Step forward to see the next step
These days, I’m learning how to manage projects.
This is not a well-developed skill for me. I’m good at managing a process — something repeatable that can be refined over time — and I’ve had a lot of experience dealing well with novel situations and improvising on the fly. My weakness is one-time, short-term endeavors with a beginning, middle, and end. Projects. Yeah, those.
I spent so many years teaching music lessons that my whole professional life became oriented toward that kind of thinking: I’m experienced at creating an individualized, long-term plan that is continually adapting based on performance. Every so often, we’d have a recital, but the point was to learn how to play a musical instrument, which takes years. The idea of specific deliverables on a specific timeline — with due dates — is relatively foreign to me. The scope and sequence of a project feels unknowable. Doesn’t week two depend on how things go during week one?

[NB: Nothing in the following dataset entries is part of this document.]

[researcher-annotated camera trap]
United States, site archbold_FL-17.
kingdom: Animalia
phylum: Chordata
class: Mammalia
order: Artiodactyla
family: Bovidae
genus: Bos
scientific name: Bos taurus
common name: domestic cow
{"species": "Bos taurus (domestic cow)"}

I’ve gotten by because, for the projects that were ultimately successful, I had such a strong sense of the vision I was moving toward that I just put my nose down and worked until I reached it. But that is no longer enough for me accomplish the things I need to accomplish. That approach doesn’t allow me to create a replicable process for my team to follow. Therefore, I have begun investing in these skills and looking toward the outcomes I’d like to create that I have yet to realize. Intimidating as it is, I have embraced learning how to do stuff that I’m not good at. However, in order to move forward, I was recently faced with the classic conundrum: How do I learn when I’m so clueless that I don’t know where to start?
It’s always nice when you can throw money at a solution in the form of a person or app to save the day. I considered that possibility, but I wasn’t clear enough on what I wanted to make a hire. And when it came to project management apps, I was just totally lost. I couldn’t even visualize how the projects would fit with these tools. I watched tutorials and played with templates and felt my brain switching off. The gap between what was being presented and what I understood was just too wide.

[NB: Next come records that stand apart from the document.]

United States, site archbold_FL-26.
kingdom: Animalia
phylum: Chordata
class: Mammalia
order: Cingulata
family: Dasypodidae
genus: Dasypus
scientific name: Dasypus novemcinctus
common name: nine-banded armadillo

So I gave up on trying to understand the whole system. I decided to start with what I know and build upon that. In the midst of a familiar process, I got an idea for something I wanted to do that was too big to do right then. It would take more than one step. It was — a project! And then I had another idea like that. So I put both of these on a list. My projects list.
With a list of projects, I realized that I could decide to work on one project at a time without forgetting about the others. And then, considering just one project, I could probably figure out something to do to move it forward. So I did.
And that’s when I realized that, in doing the first task, I could figure out the second. And I could even see the third on the horizon — and with the first three or four tasks determined, maybe I could create a sort of rudimentary pattern to overlay against the madness of my life. I could decide what I wanted the timeline to be, and I could adjust as I went along. I could make guesses as to how long things would take, and proceed accordingly! I could even figure out when the project would be complete. I could commit to a delivery date, and as a result of my choices, I could make it happen.
This may sound very silly or obvious, but it made all the difference for me. It got me out of my stuckness and into action. Suddenly, projects that had been languishing for years were moving forward or even nearing completion. I knew what to do now.
Even better, as the obvious clearly evident tasks are checked off, I’m able to see the shapes and dimensions of tasks and projects that were too far into the mist to define before. With step ten done, step twenty five is emerging — and step one of another, heretofore nebulous and uncertain project is now ready to go. There’s nothing scary around the corners. And I’m becoming more confident that whatever I still can’t see right now will come into view at some point.
Best of all, as I’m able to think a step or two ahead, I can then ask for and receive help from others. That means our progress is accelerating.
What will I do after I complete all these projects that I’ve been stuck on for years? Well, I guess I’ll have to come up with new ones. I’m not worried about running out of stuff to do. But I’m thrilled that things are getting done faster and more easily — plus, I’m having more fun.
I could say that I should have known how to do all this stuff before. I could bemoan all the wasted time and wheel-spinning I’ve done. But I try to have compassion for myself, just as I do for my students when they wonder where they’ve been and why they didn’t see what they now see. It’s all part of the process. Sometimes, you don’t see the next step until you step forward. The important thing is to keep stepping forward. That’s how we progress. That’s how we grow. And that’s how we make things happen.